** Exercise data follows **

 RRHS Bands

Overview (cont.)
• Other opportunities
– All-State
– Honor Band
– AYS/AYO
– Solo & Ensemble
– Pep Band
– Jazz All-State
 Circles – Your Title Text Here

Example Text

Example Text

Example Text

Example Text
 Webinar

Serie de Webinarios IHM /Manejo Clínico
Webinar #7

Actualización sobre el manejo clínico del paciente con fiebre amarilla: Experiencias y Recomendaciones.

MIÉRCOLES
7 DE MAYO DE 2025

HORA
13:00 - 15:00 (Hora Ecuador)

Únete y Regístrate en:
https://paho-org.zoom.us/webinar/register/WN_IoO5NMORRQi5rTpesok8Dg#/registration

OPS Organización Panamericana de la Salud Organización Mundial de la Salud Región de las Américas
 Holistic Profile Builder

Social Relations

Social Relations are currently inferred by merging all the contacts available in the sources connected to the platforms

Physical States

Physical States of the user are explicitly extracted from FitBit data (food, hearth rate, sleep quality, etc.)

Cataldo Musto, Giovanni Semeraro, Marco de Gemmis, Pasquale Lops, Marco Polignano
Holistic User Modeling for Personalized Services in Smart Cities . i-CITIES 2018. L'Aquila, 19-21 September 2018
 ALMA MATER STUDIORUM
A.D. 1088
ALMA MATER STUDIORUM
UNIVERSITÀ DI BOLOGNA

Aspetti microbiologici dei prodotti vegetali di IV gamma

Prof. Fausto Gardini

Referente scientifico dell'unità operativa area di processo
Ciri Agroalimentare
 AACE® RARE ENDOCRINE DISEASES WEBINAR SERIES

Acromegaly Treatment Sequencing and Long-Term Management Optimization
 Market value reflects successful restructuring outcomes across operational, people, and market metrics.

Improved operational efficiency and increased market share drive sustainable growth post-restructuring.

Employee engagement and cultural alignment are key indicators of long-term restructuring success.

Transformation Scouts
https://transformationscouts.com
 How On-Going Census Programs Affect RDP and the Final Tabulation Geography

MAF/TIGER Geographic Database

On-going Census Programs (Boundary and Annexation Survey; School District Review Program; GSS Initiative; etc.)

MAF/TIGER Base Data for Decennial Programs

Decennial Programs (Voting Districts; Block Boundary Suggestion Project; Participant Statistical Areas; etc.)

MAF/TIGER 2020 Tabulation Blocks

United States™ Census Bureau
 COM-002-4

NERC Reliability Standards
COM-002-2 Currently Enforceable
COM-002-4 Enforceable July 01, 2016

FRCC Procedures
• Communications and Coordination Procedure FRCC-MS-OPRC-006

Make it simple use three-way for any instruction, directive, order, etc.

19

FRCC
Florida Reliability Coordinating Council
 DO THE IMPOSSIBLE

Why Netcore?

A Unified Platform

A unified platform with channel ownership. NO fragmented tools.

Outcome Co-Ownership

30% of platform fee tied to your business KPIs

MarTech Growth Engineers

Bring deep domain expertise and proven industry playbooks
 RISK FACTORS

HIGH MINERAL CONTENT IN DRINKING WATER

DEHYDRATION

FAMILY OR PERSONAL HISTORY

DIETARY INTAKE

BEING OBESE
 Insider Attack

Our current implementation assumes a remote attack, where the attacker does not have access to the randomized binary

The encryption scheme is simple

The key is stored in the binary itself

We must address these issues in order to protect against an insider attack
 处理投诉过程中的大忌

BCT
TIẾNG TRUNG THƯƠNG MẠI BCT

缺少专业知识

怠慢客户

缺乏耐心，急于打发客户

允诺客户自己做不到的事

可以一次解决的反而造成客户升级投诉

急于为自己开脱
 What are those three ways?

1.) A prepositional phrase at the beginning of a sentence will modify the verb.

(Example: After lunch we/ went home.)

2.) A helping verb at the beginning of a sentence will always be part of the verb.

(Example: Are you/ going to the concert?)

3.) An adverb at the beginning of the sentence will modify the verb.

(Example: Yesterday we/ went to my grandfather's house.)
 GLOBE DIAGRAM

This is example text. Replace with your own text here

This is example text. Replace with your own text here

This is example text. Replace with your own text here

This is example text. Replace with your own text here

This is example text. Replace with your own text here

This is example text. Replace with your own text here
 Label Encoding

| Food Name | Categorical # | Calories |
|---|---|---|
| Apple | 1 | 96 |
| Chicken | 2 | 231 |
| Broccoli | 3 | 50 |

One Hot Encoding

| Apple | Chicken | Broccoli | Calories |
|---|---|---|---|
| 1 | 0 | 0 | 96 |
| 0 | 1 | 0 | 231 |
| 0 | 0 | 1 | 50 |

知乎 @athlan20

** End of Exercise data **

→ **Exercise directions**: Output the lines from the one holding "GLOBE DIAGRAM" to the last line of the material, inclusive, exactly as they appear. Add no others.

→ **Expected answer**:
 GLOBE DIAGRAM

This is example text. Replace with your own text here

This is example text. Replace with your own text here

This is example text. Replace with your own text here

This is example text. Replace with your own text here

This is example text. Replace with your own text here

This is example text. Replace with your own text here
 Label Encoding

| Food Name | Categorical # | Calories |
|---|---|---|
| Apple | 1 | 96 |
| Chicken | 2 | 231 |
| Broccoli | 3 | 50 |

One Hot Encoding

| Apple | Chicken | Broccoli | Calories |
|---|---|---|---|
| 1 | 0 | 0 | 96 |
| 0 | 1 | 0 | 231 |
| 0 | 0 | 1 | 50 |

知乎 @athlan20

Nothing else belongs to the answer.